WHY NOT?: FIFTEEN REASONS TO LIVE
By Ray Robertson
There are days when I despair of melancholy. Depression today has become so
readily identified as a medical condition, it's an effort to remember that it
was once considered more of a spiritual malaise. For writers and middle-aged
men it has also long been a rite of passage, best summed up in the line "Something terrible happens to a man when he turns
forty." And so when Ray Robertson begins Why Not?: Fifteen Reasons to
Live by diagnosing his depression as a by-product of obsessive-compulsive
disorder (OCD), and explains how he dealt with the matter through medication, I
confess my heart sank just a little. Leaving aside the question of their actual
efficacy (a matter for increasingly heated debate), I think that pills have
probably been a net loss to literature. Yes, shovelfuls of amphetamines kept
Philip K. Dick and Ayn Rand manically banging away at the keyboards, but, as a selfish
reader, I prefer tortured authors to guide me through their dark nights of the
soul without such aids, at whatever expense to their own well-being and mental
health.
Robertson recognizes the
double-edged nature of "intoxication" (a heading which includes
pill-popping). And, happily, for the most part he avoids our contemporary medical consensus in
order to engage with the great tradition of essayists
who have analyzed, and self-analyzed, their own depression. What we have
here is depression
as muse and literary construct, that melancholic state of mind that compels us
to tackle fundamental questions for which there are no easy answers or
prescriptions. What makes human beings happy? What makes life
worth living?
Though without prescriptions, the essays do come with a critical
agenda. Robertson's previous
collection of essays, Mental
Hygiene, took a similar stance, explaining how readers could improve
their intellectual health by sharpening their response to literature. A
philosopher whose main interest is in practical, moral philosophy, nearly every
paragraph Robertson writes here is buttressed with a quotation. (And it is no
small relief to find a book like this free of the wisdom of The Simpsons.) A lifetime of reading
has given Robertson a full and ready mind, and he seems to have a line fit for
every occasion, especially from favourites like
Seneca, Montaigne, and Nietzsche.
These authors are representative of the sort of ethical philosophy that is
sometimes likened to today's self-help industry and advice columns, but they
aren't
as easy as that. For one thing, they are full of doubt and awareness of the
doubleness I mentioned earlier. Seneca, for example, could lecture others on
what constituted a properly stoic life while admitting that he didn't live up to his own
precepts. Far too rich not to want to enjoy life to the fullest, he claimed not
to be equal to the best, but only better than the worst. Montaigne was also,
famously, a writer who contained contradictions. And in the case of Marcus
Aurelius, Robertson misses an easy trick by quoting his line about how
"sexual embrace can only be compared with music and prayer," without
adding a better known aphorism from the same source: "As for sex, it is the rubbing of
a woman's innards, followed by the spasmodic secretion of a bit of slime."

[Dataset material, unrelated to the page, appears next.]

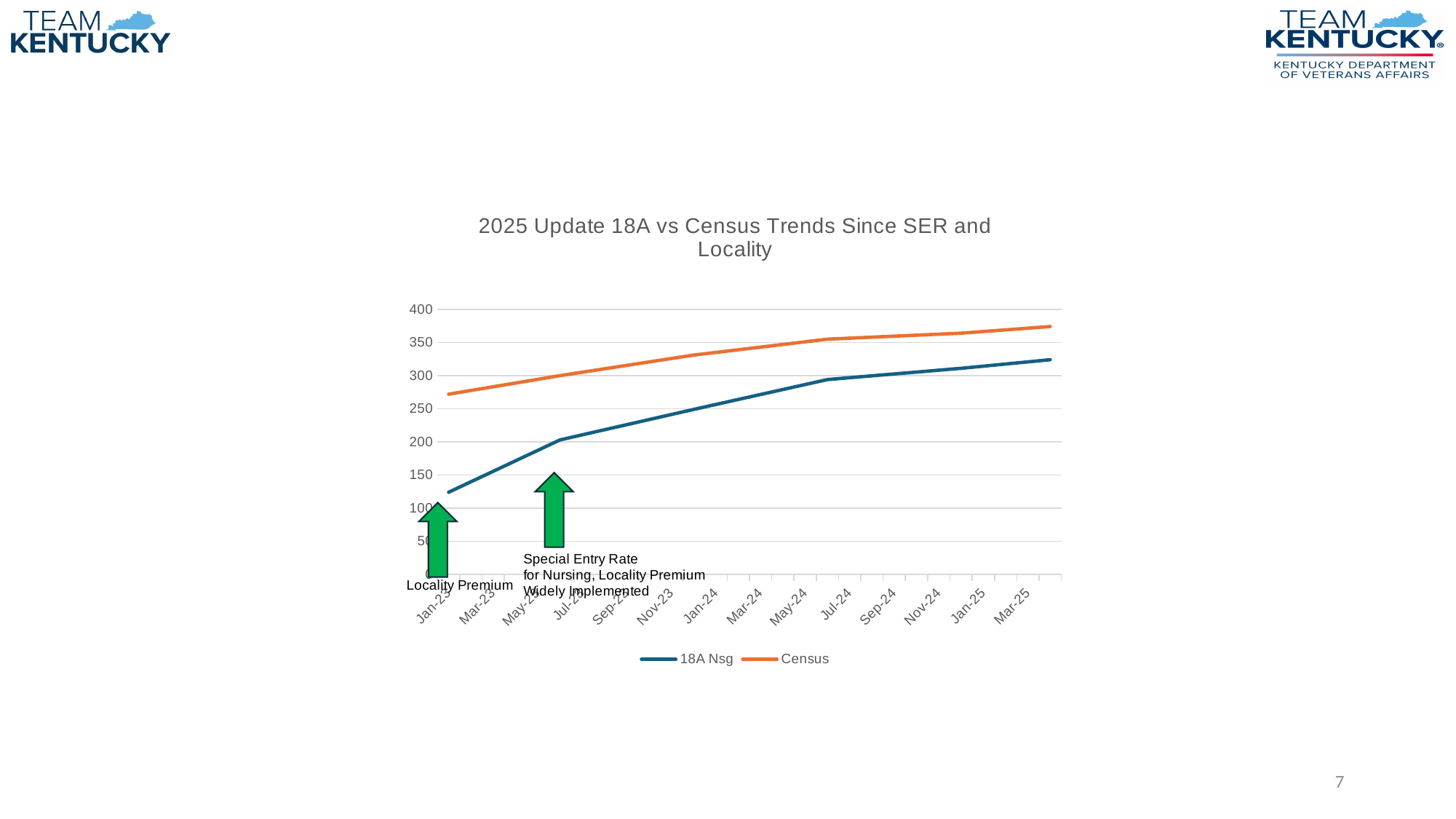
What kind of chart is shown on the slide? Line chart At Jan-23, which series has the higher value, 18A Nsg or Census? Census What is the title of the chart? 2025 Update 18A vs Census Trends Since SER and Locality Does the 18A Nsg line rise or fall from Jan-23 to Mar-25? Rises Is the value for Census at Mar-25 greater or less than 350? greater How many series does the legend list? 2 Which series is drawn in orange? Census Is the value for 18A Nsg at Jul-23 greater or less than 150? greater Is the value for 18A Nsg at Jan-23 greater or less than 150? less How many date labels are shown on the x axis? 14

The subjects treated by Robertson are all capable of such antithetical
interpretations. As for a topic like Robertson's lead-off "Work," the
best encapsulation of the concept's doubleness was that expressed by John
Kenneth Galbraith:
The word "work" embraces equally those for whom it is
exhausting, boring, disagreeable, and those for whom it is a clear pleasure with
no sense of the obligatory. . . . "Work" describes both what is
compelled and what is the source of the prestige and pay that others seek
ardently and enjoy. Already fraud is evident in having the same word for both
circumstances.
One can see how the language itself defies any attempt at neat
resolutions. Work can be either a curse or a blessing, or sometimes both.
"As with most of the big questions," Robertson writes,
"I don't have any definitive answers. Or if I do, they're prone to change
from one week to the next." Despite adopting this attitude, however, there
is still much to take note of and disagree with along the way. For example,
Robertson opines that even an "approximation" of a lasting romantic
relationship "is better than the lonely alternative." As a married
man, how does he know this? On balance, most of the couples I know seem more
miserable in their partnerships than I think they would be alone. Personally the
single life suits me better than the conjugal alternative. And sticking with the
subject of relationships, why is it that Robertson's prime examples of "Love"
and "Friendship" are provided, respectively, by parents and a dog?
Granted, I would have gone with the same, but are these not examples of relationships where those
involved can't help but love and be friendly to us, either out of a sense of duty or
sheer necessity?
This is a reflection that doesn't cheer me, and I have to say that Robertson's
book didn't finally convince me of the value of going on. But then there isn't much choice.
Unlike work vs. unemployment, or marriage vs. the single life, there is no
alternative to life but not life, which is nothing at all.